Meisjesjaren 6
GEPLAATST: 26-6-2011
Altijd de grootste
Eerst was ze de grootste. Toen werd ze weer de kleinste.
Elke stap omhoog is ook een stap terug. Wanneer dochterlief verhuist van de
opvang naar de kleuterklas van de basisschool maakt ze het voor het eerst mee,
maar het zal haar nog vele malen overkomen, de rest van haar leven.
Opeens zit ze weer in een klas met de meisjes die ze nog
kent van de tijd toen ze moest leren lopen. Slimme donkere Esther die je nu al
met vlag en wimpel van het VWO ziet komen, en de altijd uitgelaten Merel, met
haar dikke vlashaar, de kampioen van het klimrek. Zij staan alweer klaar om
naar groep 2 te verhuizen.
Nog nooit heeft dochterlief zo sterk de behoefte gehad om
kleine kinderen eraan te herinneren hoeveel kleiner ze zijn. Groot was altijd
al een kernwoord in A’s woordenschat. Als enig kind heeft ze nooit een broer of
zus gehad die haar erop kon wijzen dat ze niet de maat aller dingen is. Wanneer
ze als driejarige op een speelplaatsje in contact kwam met een zesjarige,
beweerde A. glashard en vrolijk dat zij zeven was. Altijd de grootste.

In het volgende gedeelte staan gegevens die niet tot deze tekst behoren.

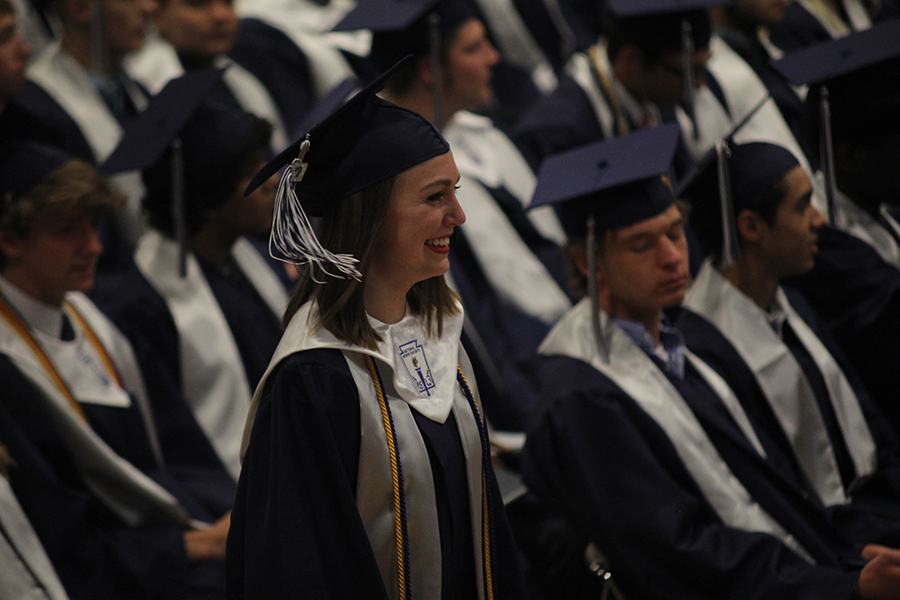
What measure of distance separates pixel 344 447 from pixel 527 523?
51.3 inches

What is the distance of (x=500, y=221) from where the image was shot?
4734 millimetres

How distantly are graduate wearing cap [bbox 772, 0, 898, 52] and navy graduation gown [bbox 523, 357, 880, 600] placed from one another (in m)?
4.21

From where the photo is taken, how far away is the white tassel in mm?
1809

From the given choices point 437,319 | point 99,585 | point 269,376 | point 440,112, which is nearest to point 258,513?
point 269,376

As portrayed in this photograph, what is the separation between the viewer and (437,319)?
2.01 metres

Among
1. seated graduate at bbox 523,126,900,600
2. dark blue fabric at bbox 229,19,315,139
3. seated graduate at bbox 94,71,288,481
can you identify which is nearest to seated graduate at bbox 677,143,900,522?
seated graduate at bbox 523,126,900,600

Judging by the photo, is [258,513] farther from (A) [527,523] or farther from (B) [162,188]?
(B) [162,188]

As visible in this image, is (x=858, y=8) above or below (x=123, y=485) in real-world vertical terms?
below

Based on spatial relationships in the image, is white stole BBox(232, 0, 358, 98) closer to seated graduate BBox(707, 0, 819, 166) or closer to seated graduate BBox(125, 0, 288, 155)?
seated graduate BBox(125, 0, 288, 155)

Maar nu leeft ze niet meer onbekommerd in haar
fantasiewereld. Niet meer de hele dag. Ze heeft het nog graag over haar
denkbeeldige zusjes Lisabella en Lula, die op onduidelijke manier ook haar
kinderen zijn. Ze schrijft een boek. Ze danst. Haar grootste plezier is nu
tellen, huisnummers aanwijzen en benoemen.

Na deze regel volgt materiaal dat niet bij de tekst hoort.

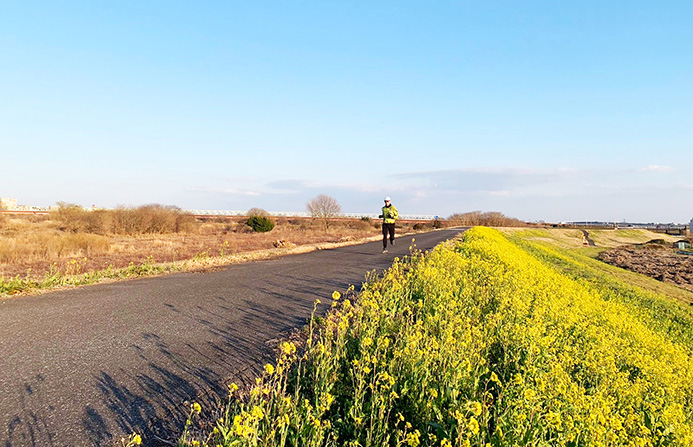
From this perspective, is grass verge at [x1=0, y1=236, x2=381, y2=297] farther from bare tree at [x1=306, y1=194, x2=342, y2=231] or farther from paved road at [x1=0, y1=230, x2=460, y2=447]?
bare tree at [x1=306, y1=194, x2=342, y2=231]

Ze kent vrijwel alle letters van het
alfabet, te beginnen met haar eigen letter A. Ze weet dat er andere landen
bestaan, waar ze een andere taal spreken, zoals haar Spaanse familie, waar ze
op mysterieuze wijze haar rollende R van heeft geërfd.
Voor een kleuter wijzen alle seinen vooruit, en misschien
krijgt dochterlief het daarom benauwd als er een kleiner kind komt spelen. Buurmeisje Myrthe is net drie geworden en komt graag bij dochterlief over de vloer,
omdat we zo’n mooie zandbak hebben. Daar zit het buurmeisje een rijtje
zandtaartjes te bakken en laat de stroom van A.’s terechtwijzingen stoïcijns
over zich heenkomen. Als ik een foto maak, komt dochterlief kijken of Myrthe er ook opstaat, met die hoge jukbeenderen die ze van haar Finse
grootmoeder heeft, want dat is niet de bedoeling.
Wanneer ik dochterlief vertel dat het veel leuker is om
gezellig samen te spelen, of anders elkaar gewoon met rust te laten, gloeit er
een angstig licht in haar ogen. Aan wiens kant sta ik? Het is een moment dat ik ook vele malen heb meegemaakt, en ik ben er niet beter van geworden. Dochterlief steekt een lang betoog af tegen het
buurmeisje, die stevig op haar plaats wordt gezet. ‘Mijn pappa houdt niet van
jou want hij houdt van mij. Echt waar.’ En dat een paar keer achter elkaar,
want Myrthe kan het allemaal niet zoveel schelen. Die is de jongste van drie
en heeft het allemaal al eens meegemaakt.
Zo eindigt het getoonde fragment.